Diğer yandan, sözleşmeden itibaren dava tarihi itibariyle yaklaşık 20 yıl geçmiş, dosyaya yansıdığı kadarıyla, bu süreçte, taraflar arasında ceza soruşturması ve kovuşturmasına konu bir takım hadiseler yaşanmıştır.
Bu durumda, davacı arsa sahipleri yönünden makul bekleme süresi dolduğu gibi taraflar arasındaki güven ilişkisi bozulmuş ve sözleşmenin akibeti belirsiz hale gelmiştir. Davacı arsa sahiplerini artık bu sözleşme ile bağlı tutmak, Anayasadan kaynaklı mülkiyet hakkını özüne zarar verici niteliktedir. Sözleşme gereklerine uygun özenle davranmayıp, temerrüde düşen yükleniciye karşı, davacı arsa sahiplerince, sözleşmenin geriye etkili feshine ilişkin hakkın (dönme hakkı) kullanılmasında hukuka aykırı bir yön bulunmamakta olup, bu istemin kabulü ile tazminat istemleri yönünden de inceleme yapılıp, sonucuna göre bir karar verilmesi gerekirken, yanılgılı gerekçeyle yazılı şekilde hüküm tesis doğru olmamış, kararın, asıl ve birleşen davalarda, hükmü temyiz eden davacılar yararına bozulması gerekmiştir.
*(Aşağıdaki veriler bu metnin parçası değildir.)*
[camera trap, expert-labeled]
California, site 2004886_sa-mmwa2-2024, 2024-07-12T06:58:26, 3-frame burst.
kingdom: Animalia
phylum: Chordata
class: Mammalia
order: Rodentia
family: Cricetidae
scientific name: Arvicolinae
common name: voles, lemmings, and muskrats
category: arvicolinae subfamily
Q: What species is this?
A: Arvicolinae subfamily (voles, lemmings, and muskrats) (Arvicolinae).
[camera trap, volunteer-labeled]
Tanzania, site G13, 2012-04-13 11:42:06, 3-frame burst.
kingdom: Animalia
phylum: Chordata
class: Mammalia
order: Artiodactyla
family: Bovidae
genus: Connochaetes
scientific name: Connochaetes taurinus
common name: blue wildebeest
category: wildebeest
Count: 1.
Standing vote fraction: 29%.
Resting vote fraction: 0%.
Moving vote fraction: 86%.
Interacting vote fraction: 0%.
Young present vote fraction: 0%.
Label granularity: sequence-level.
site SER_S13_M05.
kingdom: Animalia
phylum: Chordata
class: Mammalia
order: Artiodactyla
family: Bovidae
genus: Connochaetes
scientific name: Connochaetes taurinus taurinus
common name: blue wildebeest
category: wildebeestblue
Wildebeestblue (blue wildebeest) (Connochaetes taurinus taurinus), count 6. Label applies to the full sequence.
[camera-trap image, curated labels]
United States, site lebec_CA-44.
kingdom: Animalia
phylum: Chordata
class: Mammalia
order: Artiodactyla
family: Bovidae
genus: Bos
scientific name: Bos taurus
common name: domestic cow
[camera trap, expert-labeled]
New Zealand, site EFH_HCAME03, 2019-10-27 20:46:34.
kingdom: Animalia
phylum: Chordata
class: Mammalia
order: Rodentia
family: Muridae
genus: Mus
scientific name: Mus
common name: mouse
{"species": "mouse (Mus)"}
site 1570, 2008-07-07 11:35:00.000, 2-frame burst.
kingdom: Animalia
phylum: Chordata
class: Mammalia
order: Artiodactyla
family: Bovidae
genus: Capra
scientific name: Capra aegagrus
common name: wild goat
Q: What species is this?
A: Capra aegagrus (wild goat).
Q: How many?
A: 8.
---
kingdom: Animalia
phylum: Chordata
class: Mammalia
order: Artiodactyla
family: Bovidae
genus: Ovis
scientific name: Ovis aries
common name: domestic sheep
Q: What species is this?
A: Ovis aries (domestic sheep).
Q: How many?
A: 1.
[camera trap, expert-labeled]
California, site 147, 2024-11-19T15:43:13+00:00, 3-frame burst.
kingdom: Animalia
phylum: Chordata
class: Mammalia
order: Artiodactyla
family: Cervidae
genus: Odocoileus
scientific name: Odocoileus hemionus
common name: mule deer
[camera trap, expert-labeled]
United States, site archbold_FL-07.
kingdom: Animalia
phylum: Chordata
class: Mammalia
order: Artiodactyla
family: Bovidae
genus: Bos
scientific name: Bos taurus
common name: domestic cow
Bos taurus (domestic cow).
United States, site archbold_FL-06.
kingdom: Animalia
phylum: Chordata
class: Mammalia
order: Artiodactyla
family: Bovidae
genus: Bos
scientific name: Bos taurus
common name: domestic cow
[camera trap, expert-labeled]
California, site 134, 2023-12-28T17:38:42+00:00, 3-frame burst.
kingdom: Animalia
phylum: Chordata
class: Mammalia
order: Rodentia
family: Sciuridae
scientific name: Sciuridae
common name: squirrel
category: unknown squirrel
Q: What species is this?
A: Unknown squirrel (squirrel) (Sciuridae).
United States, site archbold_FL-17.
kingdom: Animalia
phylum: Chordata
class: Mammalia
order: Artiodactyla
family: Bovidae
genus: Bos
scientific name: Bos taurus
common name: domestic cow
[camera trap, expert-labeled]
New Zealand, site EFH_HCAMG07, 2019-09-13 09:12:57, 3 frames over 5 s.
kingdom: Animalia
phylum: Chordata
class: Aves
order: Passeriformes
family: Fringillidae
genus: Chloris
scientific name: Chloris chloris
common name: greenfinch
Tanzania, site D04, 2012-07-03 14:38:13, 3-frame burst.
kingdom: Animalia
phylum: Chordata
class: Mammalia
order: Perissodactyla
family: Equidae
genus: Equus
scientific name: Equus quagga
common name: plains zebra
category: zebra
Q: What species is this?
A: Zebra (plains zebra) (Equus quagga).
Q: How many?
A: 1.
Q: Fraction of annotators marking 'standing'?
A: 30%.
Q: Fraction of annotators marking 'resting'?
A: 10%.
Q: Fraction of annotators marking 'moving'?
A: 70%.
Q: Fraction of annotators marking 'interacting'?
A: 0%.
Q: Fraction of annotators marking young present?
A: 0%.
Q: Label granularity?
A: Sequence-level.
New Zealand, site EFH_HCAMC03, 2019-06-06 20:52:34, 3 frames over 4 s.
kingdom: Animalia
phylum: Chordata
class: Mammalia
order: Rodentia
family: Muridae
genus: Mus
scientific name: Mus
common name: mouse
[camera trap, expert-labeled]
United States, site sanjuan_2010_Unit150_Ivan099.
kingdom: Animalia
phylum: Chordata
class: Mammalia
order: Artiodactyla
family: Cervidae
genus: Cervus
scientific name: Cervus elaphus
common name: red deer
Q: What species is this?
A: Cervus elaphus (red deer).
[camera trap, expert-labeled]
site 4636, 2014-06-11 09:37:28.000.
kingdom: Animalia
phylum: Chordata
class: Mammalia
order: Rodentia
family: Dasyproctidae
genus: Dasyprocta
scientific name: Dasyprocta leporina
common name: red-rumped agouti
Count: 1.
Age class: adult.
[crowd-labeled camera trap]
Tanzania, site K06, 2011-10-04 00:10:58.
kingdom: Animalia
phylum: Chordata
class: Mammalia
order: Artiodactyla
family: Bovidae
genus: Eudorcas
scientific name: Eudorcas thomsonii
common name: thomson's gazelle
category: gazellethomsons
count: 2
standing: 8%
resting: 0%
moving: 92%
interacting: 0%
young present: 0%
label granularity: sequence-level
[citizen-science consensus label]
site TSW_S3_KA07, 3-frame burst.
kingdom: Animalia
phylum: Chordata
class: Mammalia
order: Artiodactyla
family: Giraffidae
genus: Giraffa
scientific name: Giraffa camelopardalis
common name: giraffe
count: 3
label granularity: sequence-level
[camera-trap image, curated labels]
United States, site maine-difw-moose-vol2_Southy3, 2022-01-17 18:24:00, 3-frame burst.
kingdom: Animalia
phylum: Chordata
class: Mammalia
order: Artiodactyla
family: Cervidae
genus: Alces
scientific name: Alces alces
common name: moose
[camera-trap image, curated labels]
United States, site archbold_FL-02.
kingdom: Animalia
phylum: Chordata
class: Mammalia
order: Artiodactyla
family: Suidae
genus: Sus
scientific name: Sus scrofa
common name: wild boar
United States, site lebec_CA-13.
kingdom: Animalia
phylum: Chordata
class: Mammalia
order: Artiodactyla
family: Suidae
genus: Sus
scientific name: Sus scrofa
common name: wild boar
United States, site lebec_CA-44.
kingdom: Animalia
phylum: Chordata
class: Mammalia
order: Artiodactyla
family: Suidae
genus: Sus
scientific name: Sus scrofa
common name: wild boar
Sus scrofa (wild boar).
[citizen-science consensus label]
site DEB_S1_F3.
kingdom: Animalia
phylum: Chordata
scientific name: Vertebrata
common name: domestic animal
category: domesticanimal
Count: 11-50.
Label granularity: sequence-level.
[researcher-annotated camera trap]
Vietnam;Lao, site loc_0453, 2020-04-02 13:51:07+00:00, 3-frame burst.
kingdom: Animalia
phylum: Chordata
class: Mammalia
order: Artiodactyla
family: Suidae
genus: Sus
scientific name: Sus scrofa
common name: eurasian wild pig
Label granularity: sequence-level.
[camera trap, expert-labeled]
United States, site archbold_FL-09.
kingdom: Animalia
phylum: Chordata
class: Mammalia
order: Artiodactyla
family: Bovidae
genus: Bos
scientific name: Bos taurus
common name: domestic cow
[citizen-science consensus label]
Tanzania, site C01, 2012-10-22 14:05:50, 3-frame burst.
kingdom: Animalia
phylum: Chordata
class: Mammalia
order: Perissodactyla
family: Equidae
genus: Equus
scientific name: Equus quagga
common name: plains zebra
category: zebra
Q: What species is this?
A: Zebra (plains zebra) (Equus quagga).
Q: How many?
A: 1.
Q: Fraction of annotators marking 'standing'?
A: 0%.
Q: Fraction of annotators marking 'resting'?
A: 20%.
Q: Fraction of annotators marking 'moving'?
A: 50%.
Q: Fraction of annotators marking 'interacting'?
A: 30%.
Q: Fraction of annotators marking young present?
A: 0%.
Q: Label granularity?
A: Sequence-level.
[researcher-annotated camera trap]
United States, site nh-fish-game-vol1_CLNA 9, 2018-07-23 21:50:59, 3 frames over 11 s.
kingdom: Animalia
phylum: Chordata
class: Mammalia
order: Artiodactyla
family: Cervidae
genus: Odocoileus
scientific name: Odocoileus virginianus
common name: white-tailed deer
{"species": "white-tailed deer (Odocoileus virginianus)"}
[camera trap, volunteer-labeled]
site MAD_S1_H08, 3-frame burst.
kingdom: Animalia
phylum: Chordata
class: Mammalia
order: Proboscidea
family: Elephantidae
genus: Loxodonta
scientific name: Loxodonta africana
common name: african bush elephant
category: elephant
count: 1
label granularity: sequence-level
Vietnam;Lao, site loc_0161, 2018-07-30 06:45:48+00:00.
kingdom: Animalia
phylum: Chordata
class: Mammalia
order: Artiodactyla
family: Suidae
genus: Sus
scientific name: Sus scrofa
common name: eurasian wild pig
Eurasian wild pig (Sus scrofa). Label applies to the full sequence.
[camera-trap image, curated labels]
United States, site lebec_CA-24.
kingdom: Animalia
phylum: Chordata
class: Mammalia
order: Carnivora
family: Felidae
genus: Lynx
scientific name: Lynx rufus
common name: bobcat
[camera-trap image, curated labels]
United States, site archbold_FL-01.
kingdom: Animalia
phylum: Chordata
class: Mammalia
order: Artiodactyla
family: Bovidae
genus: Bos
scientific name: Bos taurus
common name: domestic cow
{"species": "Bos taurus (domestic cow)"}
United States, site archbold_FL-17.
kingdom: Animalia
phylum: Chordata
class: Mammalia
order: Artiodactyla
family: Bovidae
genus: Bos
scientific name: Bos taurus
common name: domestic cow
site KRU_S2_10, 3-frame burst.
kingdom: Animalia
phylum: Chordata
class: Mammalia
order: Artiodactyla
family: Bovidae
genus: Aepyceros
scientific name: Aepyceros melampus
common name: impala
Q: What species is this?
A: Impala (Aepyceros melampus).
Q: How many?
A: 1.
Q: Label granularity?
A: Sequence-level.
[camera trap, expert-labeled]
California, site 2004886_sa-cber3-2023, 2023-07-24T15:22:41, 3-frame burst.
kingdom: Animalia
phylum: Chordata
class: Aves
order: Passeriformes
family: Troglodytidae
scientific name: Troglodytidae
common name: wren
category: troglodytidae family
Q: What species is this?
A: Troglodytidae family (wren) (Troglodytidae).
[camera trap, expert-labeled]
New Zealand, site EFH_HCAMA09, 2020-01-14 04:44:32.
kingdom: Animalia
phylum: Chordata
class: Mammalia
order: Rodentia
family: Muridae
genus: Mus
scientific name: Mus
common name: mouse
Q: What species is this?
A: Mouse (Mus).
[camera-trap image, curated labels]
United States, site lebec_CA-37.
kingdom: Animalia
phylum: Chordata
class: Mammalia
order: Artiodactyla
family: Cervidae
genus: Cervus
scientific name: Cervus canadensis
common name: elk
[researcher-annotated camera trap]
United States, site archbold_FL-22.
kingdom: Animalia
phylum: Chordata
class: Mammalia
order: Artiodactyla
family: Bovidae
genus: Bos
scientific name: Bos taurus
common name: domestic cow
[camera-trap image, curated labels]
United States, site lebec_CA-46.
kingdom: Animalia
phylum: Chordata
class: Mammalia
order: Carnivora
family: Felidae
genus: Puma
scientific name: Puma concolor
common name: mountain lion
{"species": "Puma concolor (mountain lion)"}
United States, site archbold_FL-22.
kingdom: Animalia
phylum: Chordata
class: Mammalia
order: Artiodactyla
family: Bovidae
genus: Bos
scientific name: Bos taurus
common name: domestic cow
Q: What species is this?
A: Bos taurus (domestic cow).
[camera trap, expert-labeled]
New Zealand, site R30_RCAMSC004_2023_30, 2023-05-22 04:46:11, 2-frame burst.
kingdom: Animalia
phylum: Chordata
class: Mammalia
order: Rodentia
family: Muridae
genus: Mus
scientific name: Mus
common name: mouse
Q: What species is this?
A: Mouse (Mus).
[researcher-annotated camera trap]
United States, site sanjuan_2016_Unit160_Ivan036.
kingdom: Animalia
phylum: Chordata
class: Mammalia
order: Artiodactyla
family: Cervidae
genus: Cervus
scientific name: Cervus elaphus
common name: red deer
SONUÇ: Yukarıda açıklanan nedenlerle, asıl ve birleşen davalarda davacılar ...,...... ve ... vekilinin temyiz itirazlarının kabulü ile hükmün, adı geçen davacılar yararına BOZULMASINA, temyiz peşin harcın talep halinde temyiz edenlere iadesine, vekilleri Yargıtay duruşmasında hazır bulunduğunda, lehlerine takdir olunan 3.815,00 TL duruşma vekalet ücretinin, asıl ve birleşen davalarda davalı ...'ndan tahsili ile davacılara ödenmesine, 22.03.2022 tarihinde kesin olmak üzere oy birliği ile karar verildi.